The share price of America’s leading copper company, Freeport-McMoRan (NYSE: FCX), has been volatile recently, even falling sharply at the end of July after the Trump administration’s tariff actions left copper speculators disappointed. However, the stock has recovered since then, and there’s likely more to come for long-term investors. Here’s why.
Copper speculators spent the first half of the year debating whether President Trump’s tariffs, as expected, would include 50% tariffs on refined copper. The fear of such created a significant premium for U.S. copper, priced on the Commodity Exchange (COMEX) and the international price of copper on the London Metal Exchange (LME).
Discussing the matter in late July, Freeport-McMoRan CEO Kathleen Quirk noted that “as of yesterday’s close, the U.S. premium approximates per pound or about 28% above the LME price. This implies an approximate $1.7 billion annual financial benefit on Freeport’s U.S. sales.”

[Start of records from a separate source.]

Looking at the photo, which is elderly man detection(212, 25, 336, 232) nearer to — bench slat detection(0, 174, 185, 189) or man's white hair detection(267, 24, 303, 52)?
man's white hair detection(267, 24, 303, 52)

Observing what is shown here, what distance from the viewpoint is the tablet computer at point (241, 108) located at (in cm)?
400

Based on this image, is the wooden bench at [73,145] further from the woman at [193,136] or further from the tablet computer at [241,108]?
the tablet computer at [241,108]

The company is a major beneficiary of higher COMEX prices because, according to Chairman Richard Adkerson, “We are the dominant producer in the U.S. producing over 70% of the country’s refined copper, we’re fully integrated.”

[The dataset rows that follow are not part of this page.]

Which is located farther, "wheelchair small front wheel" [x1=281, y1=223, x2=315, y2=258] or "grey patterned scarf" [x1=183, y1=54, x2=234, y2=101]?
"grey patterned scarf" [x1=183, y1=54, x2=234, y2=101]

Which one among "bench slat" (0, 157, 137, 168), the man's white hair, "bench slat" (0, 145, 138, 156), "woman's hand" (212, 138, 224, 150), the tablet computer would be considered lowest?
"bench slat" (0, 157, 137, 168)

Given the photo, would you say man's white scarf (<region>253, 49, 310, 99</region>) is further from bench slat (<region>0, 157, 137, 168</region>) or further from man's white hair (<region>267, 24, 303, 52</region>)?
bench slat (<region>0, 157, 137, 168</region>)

In the end, the Trump administration placed tariffs on semi-finished goods (wire, pipes, etc) but excluded refined copper. The decision caused the COMEX-to-LME premium to collapse, and disappointed Freeport-McMoRan investors hoping for an extended period of super profits for the company.
Still, there are five reasons why investors should use this period of weakness to buy into the stock.

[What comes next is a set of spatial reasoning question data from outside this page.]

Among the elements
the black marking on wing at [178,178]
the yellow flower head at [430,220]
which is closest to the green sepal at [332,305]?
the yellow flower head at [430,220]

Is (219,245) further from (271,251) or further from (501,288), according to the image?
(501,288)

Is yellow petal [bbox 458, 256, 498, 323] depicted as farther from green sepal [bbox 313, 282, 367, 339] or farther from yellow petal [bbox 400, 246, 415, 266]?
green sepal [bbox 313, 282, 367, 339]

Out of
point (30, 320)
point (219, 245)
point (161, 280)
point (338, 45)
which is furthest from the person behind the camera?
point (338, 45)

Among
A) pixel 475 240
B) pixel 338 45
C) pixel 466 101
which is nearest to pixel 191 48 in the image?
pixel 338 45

First, while copper still has highly cyclical demand driven by its sensitivity to the economy due to its widespread use in industry (construction, electricity, transportation, etc), there’s an increasing element of underlying growth in demand coming from the electrification of everything (electric vehicles, data centers, Internet of Things, etc).
That argument is strengthened by booming investment in data centers, and the electricity (including transmission and distribution) needed to power them, as well as ongoing growth in electric vehicle (EV) and hybrid sales, while sales of internal combustion engines (which use significantly less copper) remain weak.